(Excerpts from a dataset)
- Opening Delimiter -

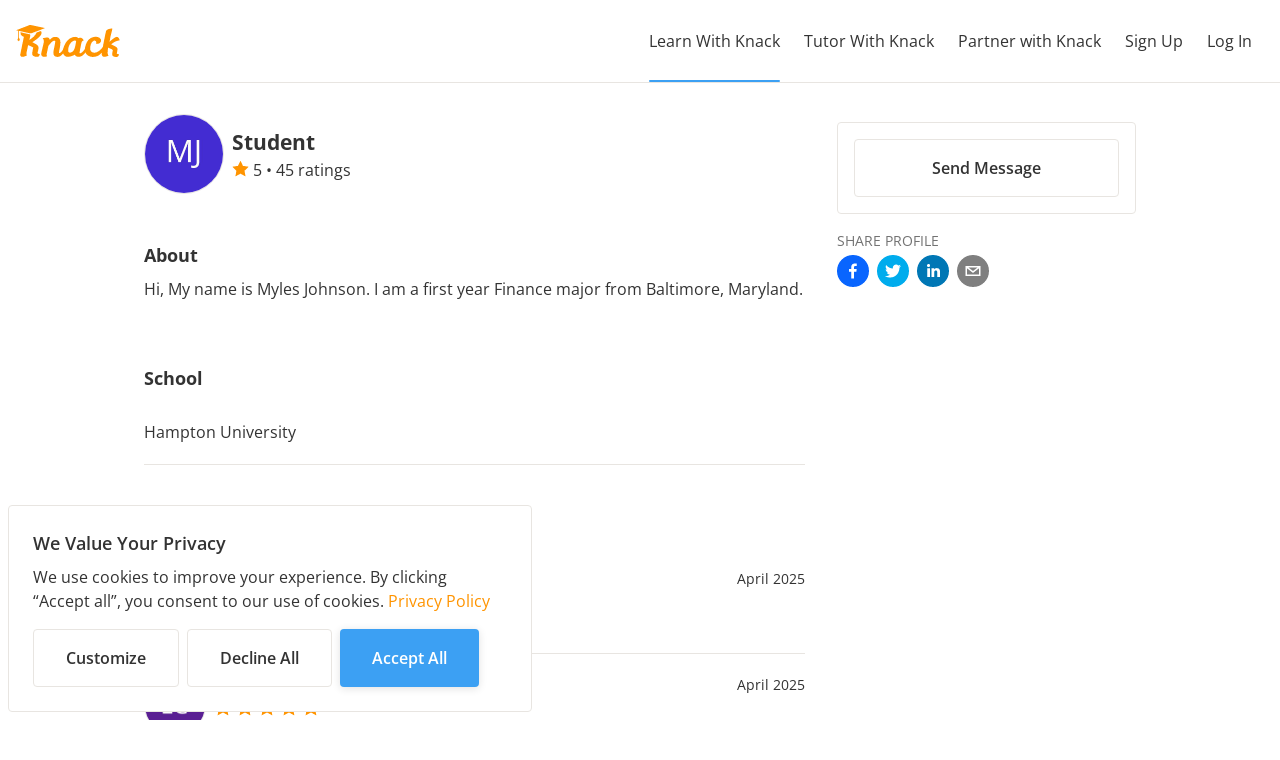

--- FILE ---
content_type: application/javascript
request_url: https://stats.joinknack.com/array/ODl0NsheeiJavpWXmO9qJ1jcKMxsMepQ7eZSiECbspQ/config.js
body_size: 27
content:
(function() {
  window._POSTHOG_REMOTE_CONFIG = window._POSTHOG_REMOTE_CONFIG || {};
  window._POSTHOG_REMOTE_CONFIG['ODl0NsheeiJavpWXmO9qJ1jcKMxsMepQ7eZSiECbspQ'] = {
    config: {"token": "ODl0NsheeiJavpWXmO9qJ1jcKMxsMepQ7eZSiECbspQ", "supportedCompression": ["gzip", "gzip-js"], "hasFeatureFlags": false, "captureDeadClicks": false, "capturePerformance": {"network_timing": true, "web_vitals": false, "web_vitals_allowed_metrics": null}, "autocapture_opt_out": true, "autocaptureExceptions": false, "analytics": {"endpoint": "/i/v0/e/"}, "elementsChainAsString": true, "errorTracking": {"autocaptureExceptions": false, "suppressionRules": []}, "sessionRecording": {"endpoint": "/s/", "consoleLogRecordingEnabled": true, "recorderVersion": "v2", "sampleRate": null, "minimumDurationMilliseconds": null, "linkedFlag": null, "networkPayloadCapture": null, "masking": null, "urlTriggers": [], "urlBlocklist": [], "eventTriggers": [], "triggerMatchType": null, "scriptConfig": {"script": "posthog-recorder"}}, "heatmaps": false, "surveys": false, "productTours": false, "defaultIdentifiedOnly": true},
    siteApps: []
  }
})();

- Closing Delimiter -

Task description: Filter the records above for lines containing the word "window", and copy those lines.

Expected output:
  window._POSTHOG_REMOTE_CONFIG = window._POSTHOG_REMOTE_CONFIG || {};
  window._POSTHOG_REMOTE_CONFIG['ODl0NsheeiJavpWXmO9qJ1jcKMxsMepQ7eZSiECbspQ'] = {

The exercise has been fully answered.